Mozilla/5.0 (Macintosh; Intel Mac OS X 10_6_8) AppleWebKit/534.50 (KHTML, like Gecko) Version/5.1 Instapaper/4.0 (+http://www.instapaper.com/)

www5.instapaper.com
09:12:42 /dir/file07.html
09:12:50 /dir/file06.html

www6.instapaper.com
09:13:05 /dir/file01.html
09:13:22 /dir/file02.html

184.173.115.2nn-static.reverse.softlayer.com
09:13:46 /dir/file03.html
09:14:11 /dir/file05.html

For all: robots.txt? NO

That trio looks less user-initiated or distributed and more company cloudy/amazonaws'esque because it's simply unlikely people suddenly bookmarkletted a total of 21 pages to read later when the site's up 24/7 and includes html and text versions of the same files, and the URL's easy to reach and remember.

keyplyr

1:19 am on Oct 15, 2011 (gmt 0)

WebmasterWorld Senior Member 10+ Year Member Top Contributors Of The Month



Nasty thing it is too.

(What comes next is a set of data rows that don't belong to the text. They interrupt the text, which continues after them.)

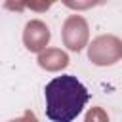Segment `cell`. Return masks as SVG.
Segmentation results:
<instances>
[{
    "label": "cell",
    "mask_w": 122,
    "mask_h": 122,
    "mask_svg": "<svg viewBox=\"0 0 122 122\" xmlns=\"http://www.w3.org/2000/svg\"><path fill=\"white\" fill-rule=\"evenodd\" d=\"M99 2H105V0H99Z\"/></svg>",
    "instance_id": "cell-10"
},
{
    "label": "cell",
    "mask_w": 122,
    "mask_h": 122,
    "mask_svg": "<svg viewBox=\"0 0 122 122\" xmlns=\"http://www.w3.org/2000/svg\"><path fill=\"white\" fill-rule=\"evenodd\" d=\"M23 42L27 46V50L30 51H42L46 48V44L50 42V30L42 21H30L25 27L23 32Z\"/></svg>",
    "instance_id": "cell-4"
},
{
    "label": "cell",
    "mask_w": 122,
    "mask_h": 122,
    "mask_svg": "<svg viewBox=\"0 0 122 122\" xmlns=\"http://www.w3.org/2000/svg\"><path fill=\"white\" fill-rule=\"evenodd\" d=\"M86 122H109V116H107L101 109L93 107V109L86 114Z\"/></svg>",
    "instance_id": "cell-8"
},
{
    "label": "cell",
    "mask_w": 122,
    "mask_h": 122,
    "mask_svg": "<svg viewBox=\"0 0 122 122\" xmlns=\"http://www.w3.org/2000/svg\"><path fill=\"white\" fill-rule=\"evenodd\" d=\"M11 122H38V120H36V116H34L30 111H27V112H25L21 118H17V120H11Z\"/></svg>",
    "instance_id": "cell-9"
},
{
    "label": "cell",
    "mask_w": 122,
    "mask_h": 122,
    "mask_svg": "<svg viewBox=\"0 0 122 122\" xmlns=\"http://www.w3.org/2000/svg\"><path fill=\"white\" fill-rule=\"evenodd\" d=\"M53 2L55 0H17L15 4H8V8L10 10H21L23 6H29V8L36 10V11H46Z\"/></svg>",
    "instance_id": "cell-6"
},
{
    "label": "cell",
    "mask_w": 122,
    "mask_h": 122,
    "mask_svg": "<svg viewBox=\"0 0 122 122\" xmlns=\"http://www.w3.org/2000/svg\"><path fill=\"white\" fill-rule=\"evenodd\" d=\"M38 63H40V67H44L48 71H59L69 65V57L61 50H46V51H40Z\"/></svg>",
    "instance_id": "cell-5"
},
{
    "label": "cell",
    "mask_w": 122,
    "mask_h": 122,
    "mask_svg": "<svg viewBox=\"0 0 122 122\" xmlns=\"http://www.w3.org/2000/svg\"><path fill=\"white\" fill-rule=\"evenodd\" d=\"M44 97L46 116L51 122H72L86 107L90 93L76 76L63 74L46 84Z\"/></svg>",
    "instance_id": "cell-1"
},
{
    "label": "cell",
    "mask_w": 122,
    "mask_h": 122,
    "mask_svg": "<svg viewBox=\"0 0 122 122\" xmlns=\"http://www.w3.org/2000/svg\"><path fill=\"white\" fill-rule=\"evenodd\" d=\"M88 57L95 65H112L122 57V42L112 34L99 36L92 42L88 50Z\"/></svg>",
    "instance_id": "cell-2"
},
{
    "label": "cell",
    "mask_w": 122,
    "mask_h": 122,
    "mask_svg": "<svg viewBox=\"0 0 122 122\" xmlns=\"http://www.w3.org/2000/svg\"><path fill=\"white\" fill-rule=\"evenodd\" d=\"M99 0H63L65 6L72 8V10H88L92 6H95Z\"/></svg>",
    "instance_id": "cell-7"
},
{
    "label": "cell",
    "mask_w": 122,
    "mask_h": 122,
    "mask_svg": "<svg viewBox=\"0 0 122 122\" xmlns=\"http://www.w3.org/2000/svg\"><path fill=\"white\" fill-rule=\"evenodd\" d=\"M63 42L69 50L80 51L88 42V23L80 15H71L63 25Z\"/></svg>",
    "instance_id": "cell-3"
}]
</instances>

Been blocking it and all other "reader" type UAs that reformat HTML. I even crippled the new native RSS reader in Safari5+.

dstiles

8:31 pm on Oct 15, 2011 (gmt 0)

WebmasterWorld Senior Member 10+ Year Member Top Contributors Of The Month



pfui - the way I read it is: "download all pages and read off-line", so it's possible it was a single person via instapaper and with the odd side-effect of looking for icons?

Pfui

11:21 pm on Oct 15, 2011 (gmt 0)

WebmasterWorld Senior Member 10+ Year Member Top Contributors Of The Month



No calls to favicons ever.

No need for instapaper servers to hit the same 15 pages every night for almost two weeks now. That's not one person over and over and over again. That looks anticipatory at instapaper's end, or perhaps related to app-start, like Safari and its wretched Top Site hits [webmasterworld.com...] (Aside: I've not forgotten you; I've been avoiding re-tackling that snafu:)

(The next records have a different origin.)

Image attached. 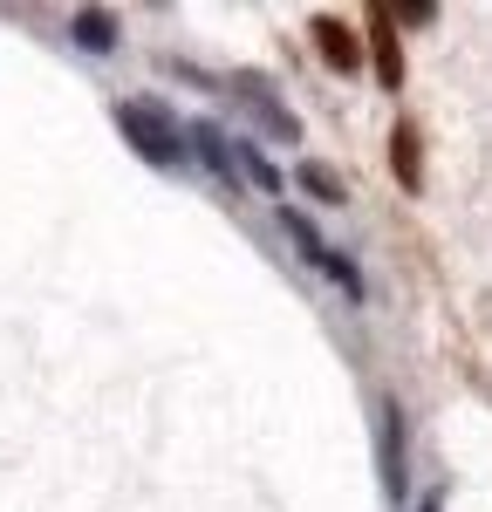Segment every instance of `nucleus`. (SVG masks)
I'll return each mask as SVG.
<instances>
[{
	"label": "nucleus",
	"instance_id": "obj_2",
	"mask_svg": "<svg viewBox=\"0 0 492 512\" xmlns=\"http://www.w3.org/2000/svg\"><path fill=\"white\" fill-rule=\"evenodd\" d=\"M404 403L397 396H376V465H383V492L404 506L410 499V444H404Z\"/></svg>",
	"mask_w": 492,
	"mask_h": 512
},
{
	"label": "nucleus",
	"instance_id": "obj_3",
	"mask_svg": "<svg viewBox=\"0 0 492 512\" xmlns=\"http://www.w3.org/2000/svg\"><path fill=\"white\" fill-rule=\"evenodd\" d=\"M281 233L294 239V246H301V253H308V260H315V267H322V274L335 280L342 294H363V274H356V260H342V253H335V246L315 233V219H308V212H281Z\"/></svg>",
	"mask_w": 492,
	"mask_h": 512
},
{
	"label": "nucleus",
	"instance_id": "obj_9",
	"mask_svg": "<svg viewBox=\"0 0 492 512\" xmlns=\"http://www.w3.org/2000/svg\"><path fill=\"white\" fill-rule=\"evenodd\" d=\"M417 512H445V499H438V492H431V499H424V506H417Z\"/></svg>",
	"mask_w": 492,
	"mask_h": 512
},
{
	"label": "nucleus",
	"instance_id": "obj_5",
	"mask_svg": "<svg viewBox=\"0 0 492 512\" xmlns=\"http://www.w3.org/2000/svg\"><path fill=\"white\" fill-rule=\"evenodd\" d=\"M369 55H376L383 89H404V48H397V14L390 7H369Z\"/></svg>",
	"mask_w": 492,
	"mask_h": 512
},
{
	"label": "nucleus",
	"instance_id": "obj_8",
	"mask_svg": "<svg viewBox=\"0 0 492 512\" xmlns=\"http://www.w3.org/2000/svg\"><path fill=\"white\" fill-rule=\"evenodd\" d=\"M294 178H301L308 192L322 198V205H342V198H349V185H342V178H335L328 164H294Z\"/></svg>",
	"mask_w": 492,
	"mask_h": 512
},
{
	"label": "nucleus",
	"instance_id": "obj_6",
	"mask_svg": "<svg viewBox=\"0 0 492 512\" xmlns=\"http://www.w3.org/2000/svg\"><path fill=\"white\" fill-rule=\"evenodd\" d=\"M390 178L404 192H424V137L410 117H397V130H390Z\"/></svg>",
	"mask_w": 492,
	"mask_h": 512
},
{
	"label": "nucleus",
	"instance_id": "obj_4",
	"mask_svg": "<svg viewBox=\"0 0 492 512\" xmlns=\"http://www.w3.org/2000/svg\"><path fill=\"white\" fill-rule=\"evenodd\" d=\"M308 41L322 48L328 69H342V76H356V69H363V35H356L342 14H315V21H308Z\"/></svg>",
	"mask_w": 492,
	"mask_h": 512
},
{
	"label": "nucleus",
	"instance_id": "obj_7",
	"mask_svg": "<svg viewBox=\"0 0 492 512\" xmlns=\"http://www.w3.org/2000/svg\"><path fill=\"white\" fill-rule=\"evenodd\" d=\"M69 35H76L82 48H96V55H110V48H117V14H103V7H82Z\"/></svg>",
	"mask_w": 492,
	"mask_h": 512
},
{
	"label": "nucleus",
	"instance_id": "obj_1",
	"mask_svg": "<svg viewBox=\"0 0 492 512\" xmlns=\"http://www.w3.org/2000/svg\"><path fill=\"white\" fill-rule=\"evenodd\" d=\"M117 130L130 137V151L158 171H185V123L164 110L158 96H123L117 103Z\"/></svg>",
	"mask_w": 492,
	"mask_h": 512
}]
</instances>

Early-2011 info about how instapaper scrapes -- "the bookmarklet compresses the page data right there in the browser before sending it" -- suggests the former to me. [owni.eu...]

dstiles

7:54 pm on Oct 16, 2011 (gmt 0)

WebmasterWorld Senior Member 10+ Year Member Top Contributors Of The Month



Sorry, I saw dot.gif and thought it may be some kind of icon.

It COULD be the same person if they have some kind of timed update set up.

Either way, I'm in favour of blocking it.